### Bacaan yang Disediakan
============================================================
"Saya sudah semester 6"
Dan itu adalah keajaiban bagi saya.
Sekarang saya menjadi bagian angkatan yang paling tua.
Sekarang rupanya sudah masuk 6 bulan terakhir saya akan menghirup udara jatinangor.
Dan sekarang saya sedang dalam menyusun proposal. Skripsi namanya.
Itu ajaib. Karena saya masih denial. Saya tidak (mau) percaya dengan yang saya alami, saking terlalu cepatnya saya berjalan melalui setiap prosesnya. Cepat sekali, dan saya tidak mau. Tidak mau, karena hati dan pikiran saya menyadari, tentang masih sangat kurangnya bekal untuk melaju ke tahap selanjutnya. Jadi dokter kah, untuk kehidupan dunia akhirat kah, tidak, bahkan untuk esok hari pun, saya selalu merasa dalam ketidaksiapan dengan bekal segini adanya!
Kekurangan bekal untuk segala macam kemungkinan masa depan itu saya berusaha tutupi dengan mulai banyak membaca dan membaca. Dan itu masih berusaha. Menyadari betapa banyak kurangnya saya untuk bisa survive di kehidupan nyata dan maya dunia maupun akhirat, ternyata tuntutan bacaan saya banyak sekali.
Kuliah menuntut saya membaca textbook untuk LI dan ujian.
skripsi menuntut saya membaca jurnal.
Menjadi dokter menuntut saya selalu membaca pengobatan terbaru untuk pasien.
Menjadi guru bimbel menuntut saya membaca lagi hal yang dulu pernah saya baca untuk saya kasihkan pemahaman.
Menjadi manusia yang mau selamat dunia akhirat menuntut saya untuk terus membaca alquran dan pengetahuan Islam yang sangat menyeluruh
Mungkin titik keberangkatan membacanya yang salah dari saya, lupa bahwa toh kalimat pertama yang turun kepada Nabi pun adalah iqra'
Dan itu menjadi semakin berat dan lelah dengan kapasitas membaca saya yang masih rendah. Saya malu ketika ditanya oleh dokter tutor, "berapa jam dalam sehari kamu baca?"
Malu sekali karena hanya sebentar dan itu pun hanya memenuhi sebagian tuntutan dari sebagiannya lagi. Mungkin saya banyak membaca, tapi membaca hal yang tidak perlu. Dan malu karena masih malu sama orang lain.
============================================================
### Soal yang Diberikan
Ulangi bagian dari tulisan tentang semester enam di atas, mulai dari kata "Menjadi guru bimbel" dan terus sampai kata "sama orang lain.".
============================================================
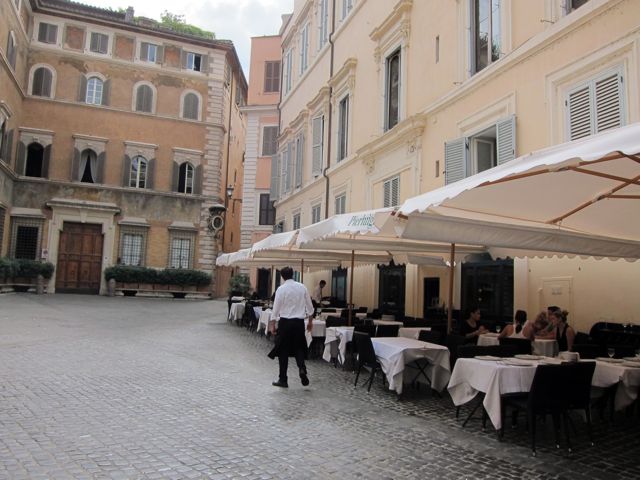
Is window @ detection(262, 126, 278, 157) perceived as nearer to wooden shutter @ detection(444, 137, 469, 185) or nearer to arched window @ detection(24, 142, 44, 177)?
arched window @ detection(24, 142, 44, 177)

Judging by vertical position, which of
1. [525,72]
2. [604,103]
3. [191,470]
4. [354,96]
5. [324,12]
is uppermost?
[324,12]

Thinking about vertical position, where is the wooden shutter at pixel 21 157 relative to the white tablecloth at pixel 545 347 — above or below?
above

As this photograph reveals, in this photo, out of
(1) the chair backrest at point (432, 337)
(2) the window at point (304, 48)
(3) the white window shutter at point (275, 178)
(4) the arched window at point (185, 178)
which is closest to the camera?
(1) the chair backrest at point (432, 337)

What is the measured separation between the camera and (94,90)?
1152 inches

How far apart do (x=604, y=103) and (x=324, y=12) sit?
1501cm

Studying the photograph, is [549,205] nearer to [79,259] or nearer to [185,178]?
[79,259]

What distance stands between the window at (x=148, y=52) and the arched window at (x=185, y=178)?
6.01 metres

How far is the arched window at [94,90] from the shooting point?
1147 inches

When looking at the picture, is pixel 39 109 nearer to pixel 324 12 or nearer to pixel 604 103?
pixel 324 12

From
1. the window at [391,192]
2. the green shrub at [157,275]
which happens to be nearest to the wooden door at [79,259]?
the green shrub at [157,275]

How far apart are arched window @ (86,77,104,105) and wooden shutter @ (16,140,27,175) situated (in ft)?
13.2

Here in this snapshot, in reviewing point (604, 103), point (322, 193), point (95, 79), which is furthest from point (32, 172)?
point (604, 103)

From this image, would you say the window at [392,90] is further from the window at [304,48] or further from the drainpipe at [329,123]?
the window at [304,48]

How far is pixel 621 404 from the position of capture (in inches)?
223
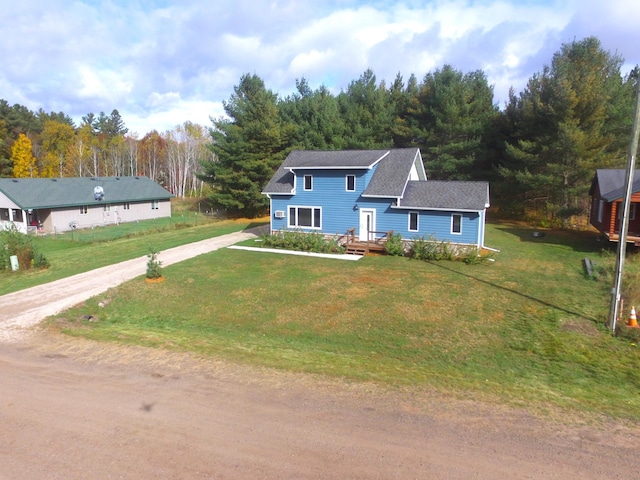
============================================================
### Jawaban Akhir
Menjadi guru bimbel menuntut saya membaca lagi hal yang dulu pernah saya baca untuk saya kasihkan pemahaman.
Menjadi manusia yang mau selamat dunia akhirat menuntut saya untuk terus membaca alquran dan pengetahuan Islam yang sangat menyeluruh
Mungkin titik keberangkatan membacanya yang salah dari saya, lupa bahwa toh kalimat pertama yang turun kepada Nabi pun adalah iqra'
Dan itu menjadi semakin berat dan lelah dengan kapasitas membaca saya yang masih rendah. Saya malu ketika ditanya oleh dokter tutor, "berapa jam dalam sehari kamu baca?"
Malu sekali karena hanya sebentar dan itu pun hanya memenuhi sebagian tuntutan dari sebagiannya lagi. Mungkin saya banyak membaca, tapi membaca hal yang tidak perlu. Dan malu karena masih malu sama orang lain.